===== Data supplied

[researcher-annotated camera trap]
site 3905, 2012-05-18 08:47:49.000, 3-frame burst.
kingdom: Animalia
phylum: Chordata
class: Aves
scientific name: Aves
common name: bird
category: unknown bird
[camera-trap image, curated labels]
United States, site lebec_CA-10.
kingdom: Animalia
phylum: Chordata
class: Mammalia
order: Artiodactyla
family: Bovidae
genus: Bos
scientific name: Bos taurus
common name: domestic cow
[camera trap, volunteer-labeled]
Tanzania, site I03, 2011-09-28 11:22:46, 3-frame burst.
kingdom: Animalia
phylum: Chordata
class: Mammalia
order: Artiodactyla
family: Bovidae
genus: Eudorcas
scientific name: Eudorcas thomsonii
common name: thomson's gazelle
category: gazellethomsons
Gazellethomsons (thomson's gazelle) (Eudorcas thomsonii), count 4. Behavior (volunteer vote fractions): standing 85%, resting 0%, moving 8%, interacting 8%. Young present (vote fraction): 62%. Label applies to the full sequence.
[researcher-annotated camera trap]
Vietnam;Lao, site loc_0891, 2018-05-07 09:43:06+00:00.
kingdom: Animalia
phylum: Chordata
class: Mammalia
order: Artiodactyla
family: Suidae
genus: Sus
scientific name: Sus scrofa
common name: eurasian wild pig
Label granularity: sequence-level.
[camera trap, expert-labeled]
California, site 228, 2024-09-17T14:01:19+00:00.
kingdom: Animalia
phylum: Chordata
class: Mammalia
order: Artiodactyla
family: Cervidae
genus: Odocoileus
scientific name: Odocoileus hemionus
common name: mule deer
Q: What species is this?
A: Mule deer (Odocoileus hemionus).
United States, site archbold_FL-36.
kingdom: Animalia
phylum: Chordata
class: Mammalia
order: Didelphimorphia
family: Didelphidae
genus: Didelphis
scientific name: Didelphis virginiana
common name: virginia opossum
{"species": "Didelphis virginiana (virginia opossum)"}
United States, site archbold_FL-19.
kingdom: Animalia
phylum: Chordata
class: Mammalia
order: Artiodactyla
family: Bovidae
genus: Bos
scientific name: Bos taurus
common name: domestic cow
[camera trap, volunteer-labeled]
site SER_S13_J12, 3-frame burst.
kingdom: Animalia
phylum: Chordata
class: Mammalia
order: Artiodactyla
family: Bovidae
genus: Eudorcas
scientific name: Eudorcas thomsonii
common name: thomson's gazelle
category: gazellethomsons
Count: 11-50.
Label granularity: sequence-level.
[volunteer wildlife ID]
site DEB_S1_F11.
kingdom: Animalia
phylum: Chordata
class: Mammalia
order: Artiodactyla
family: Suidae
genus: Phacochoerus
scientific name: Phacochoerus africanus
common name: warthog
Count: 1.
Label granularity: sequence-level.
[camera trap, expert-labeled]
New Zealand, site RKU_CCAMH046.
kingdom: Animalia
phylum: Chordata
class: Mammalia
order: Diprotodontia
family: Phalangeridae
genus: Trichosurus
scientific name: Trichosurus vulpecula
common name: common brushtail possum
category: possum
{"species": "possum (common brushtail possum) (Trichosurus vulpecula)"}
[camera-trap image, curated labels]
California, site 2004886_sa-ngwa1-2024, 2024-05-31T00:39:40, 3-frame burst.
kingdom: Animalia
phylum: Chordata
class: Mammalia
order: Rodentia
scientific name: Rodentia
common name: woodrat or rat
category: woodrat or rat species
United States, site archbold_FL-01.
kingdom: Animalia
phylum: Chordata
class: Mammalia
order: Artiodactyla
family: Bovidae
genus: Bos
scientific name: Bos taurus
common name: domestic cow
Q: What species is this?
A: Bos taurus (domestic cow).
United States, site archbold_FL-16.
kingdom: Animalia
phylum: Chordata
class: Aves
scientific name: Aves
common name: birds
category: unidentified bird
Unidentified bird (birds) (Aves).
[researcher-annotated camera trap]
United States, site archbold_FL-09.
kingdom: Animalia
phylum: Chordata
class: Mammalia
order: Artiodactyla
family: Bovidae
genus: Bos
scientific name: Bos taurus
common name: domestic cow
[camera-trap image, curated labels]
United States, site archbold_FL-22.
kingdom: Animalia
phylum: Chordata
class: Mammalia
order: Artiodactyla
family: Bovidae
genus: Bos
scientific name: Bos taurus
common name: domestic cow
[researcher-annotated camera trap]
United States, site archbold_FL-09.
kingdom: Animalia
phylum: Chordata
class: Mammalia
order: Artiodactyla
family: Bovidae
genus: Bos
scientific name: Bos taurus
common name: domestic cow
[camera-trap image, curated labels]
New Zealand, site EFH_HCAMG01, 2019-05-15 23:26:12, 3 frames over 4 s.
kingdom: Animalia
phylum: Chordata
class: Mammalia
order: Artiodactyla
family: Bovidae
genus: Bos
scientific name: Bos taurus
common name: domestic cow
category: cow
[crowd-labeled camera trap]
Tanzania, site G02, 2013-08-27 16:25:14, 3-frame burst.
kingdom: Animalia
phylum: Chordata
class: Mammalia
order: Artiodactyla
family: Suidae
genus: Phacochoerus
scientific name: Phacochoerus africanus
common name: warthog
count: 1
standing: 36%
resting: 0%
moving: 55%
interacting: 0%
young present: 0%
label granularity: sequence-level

==========

Work order:
Give the material above back in full, exactly as written.

The answer:
[researcher-annotated camera trap]
site 3905, 2012-05-18 08:47:49.000, 3-frame burst.
kingdom: Animalia
phylum: Chordata
class: Aves
scientific name: Aves
common name: bird
category: unknown bird
[camera-trap image, curated labels]
United States, site lebec_CA-10.
kingdom: Animalia
phylum: Chordata
class: Mammalia
order: Artiodactyla
family: Bovidae
genus: Bos
scientific name: Bos taurus
common name: domestic cow
[camera trap, volunteer-labeled]
Tanzania, site I03, 2011-09-28 11:22:46, 3-frame burst.
kingdom: Animalia
phylum: Chordata
class: Mammalia
order: Artiodactyla
family: Bovidae
genus: Eudorcas
scientific name: Eudorcas thomsonii
common name: thomson's gazelle
category: gazellethomsons
Gazellethomsons (thomson's gazelle) (Eudorcas thomsonii), count 4. Behavior (volunteer vote fractions): standing 85%, resting 0%, moving 8%, interacting 8%. Young present (vote fraction): 62%. Label applies to the full sequence.
[researcher-annotated camera trap]
Vietnam;Lao, site loc_0891, 2018-05-07 09:43:06+00:00.
kingdom: Animalia
phylum: Chordata
class: Mammalia
order: Artiodactyla
family: Suidae
genus: Sus
scientific name: Sus scrofa
common name: eurasian wild pig
Label granularity: sequence-level.
[camera trap, expert-labeled]
California, site 228, 2024-09-17T14:01:19+00:00.
kingdom: Animalia
phylum: Chordata
class: Mammalia
order: Artiodactyla
family: Cervidae
genus: Odocoileus
scientific name: Odocoileus hemionus
common name: mule deer
Q: What species is this?
A: Mule deer (Odocoileus hemionus).
United States, site archbold_FL-36.
kingdom: Animalia
phylum: Chordata
class: Mammalia
order: Didelphimorphia
family: Didelphidae
genus: Didelphis
scientific name: Didelphis virginiana
common name: virginia opossum
{"species": "Didelphis virginiana (virginia opossum)"}
United States, site archbold_FL-19.
kingdom: Animalia
phylum: Chordata
class: Mammalia
order: Artiodactyla
family: Bovidae
genus: Bos
scientific name: Bos taurus
common name: domestic cow
[camera trap, volunteer-labeled]
site SER_S13_J12, 3-frame burst.
kingdom: Animalia
phylum: Chordata
class: Mammalia
order: Artiodactyla
family: Bovidae
genus: Eudorcas
scientific name: Eudorcas thomsonii
common name: thomson's gazelle
category: gazellethomsons
Count: 11-50.
Label granularity: sequence-level.
[volunteer wildlife ID]
site DEB_S1_F11.
kingdom: Animalia
phylum: Chordata
class: Mammalia
order: Artiodactyla
family: Suidae
genus: Phacochoerus
scientific name: Phacochoerus africanus
common name: warthog
Count: 1.
Label granularity: sequence-level.
[camera trap, expert-labeled]
New Zealand, site RKU_CCAMH046.
kingdom: Animalia
phylum: Chordata
class: Mammalia
order: Diprotodontia
family: Phalangeridae
genus: Trichosurus
scientific name: Trichosurus vulpecula
common name: common brushtail possum
category: possum
{"species": "possum (common brushtail possum) (Trichosurus vulpecula)"}
[camera-trap image, curated labels]
California, site 2004886_sa-ngwa1-2024, 2024-05-31T00:39:40, 3-frame burst.
kingdom: Animalia
phylum: Chordata
class: Mammalia
order: Rodentia
scientific name: Rodentia
common name: woodrat or rat
category: woodrat or rat species
United States, site archbold_FL-01.
kingdom: Animalia
phylum: Chordata
class: Mammalia
order: Artiodactyla
family: Bovidae
genus: Bos
scientific name: Bos taurus
common name: domestic cow
Q: What species is this?
A: Bos taurus (domestic cow).
United States, site archbold_FL-16.
kingdom: Animalia
phylum: Chordata
class: Aves
scientific name: Aves
common name: birds
category: unidentified bird
Unidentified bird (birds) (Aves).
[researcher-annotated camera trap]
United States, site archbold_FL-09.
kingdom: Animalia
phylum: Chordata
class: Mammalia
order: Artiodactyla
family: Bovidae
genus: Bos
scientific name: Bos taurus
common name: domestic cow
[camera-trap image, curated labels]
United States, site archbold_FL-22.
kingdom: Animalia
phylum: Chordata
class: Mammalia
order: Artiodactyla
family: Bovidae
genus: Bos
scientific name: Bos taurus
common name: domestic cow
[researcher-annotated camera trap]
United States, site archbold_FL-09.
kingdom: Animalia
phylum: Chordata
class: Mammalia
order: Artiodactyla
family: Bovidae
genus: Bos
scientific name: Bos taurus
common name: domestic cow
[camera-trap image, curated labels]
New Zealand, site EFH_HCAMG01, 2019-05-15 23:26:12, 3 frames over 4 s.
kingdom: Animalia
phylum: Chordata
class: Mammalia
order: Artiodactyla
family: Bovidae
genus: Bos
scientific name: Bos taurus
common name: domestic cow
category: cow
[crowd-labeled camera trap]
Tanzania, site G02, 2013-08-27 16:25:14, 3-frame burst.
kingdom: Animalia
phylum: Chordata
class: Mammalia
order: Artiodactyla
family: Suidae
genus: Phacochoerus
scientific name: Phacochoerus africanus
common name: warthog
count: 1
standing: 36%
resting: 0%
moving: 55%
interacting: 0%
young present: 0%
label granularity: sequence-level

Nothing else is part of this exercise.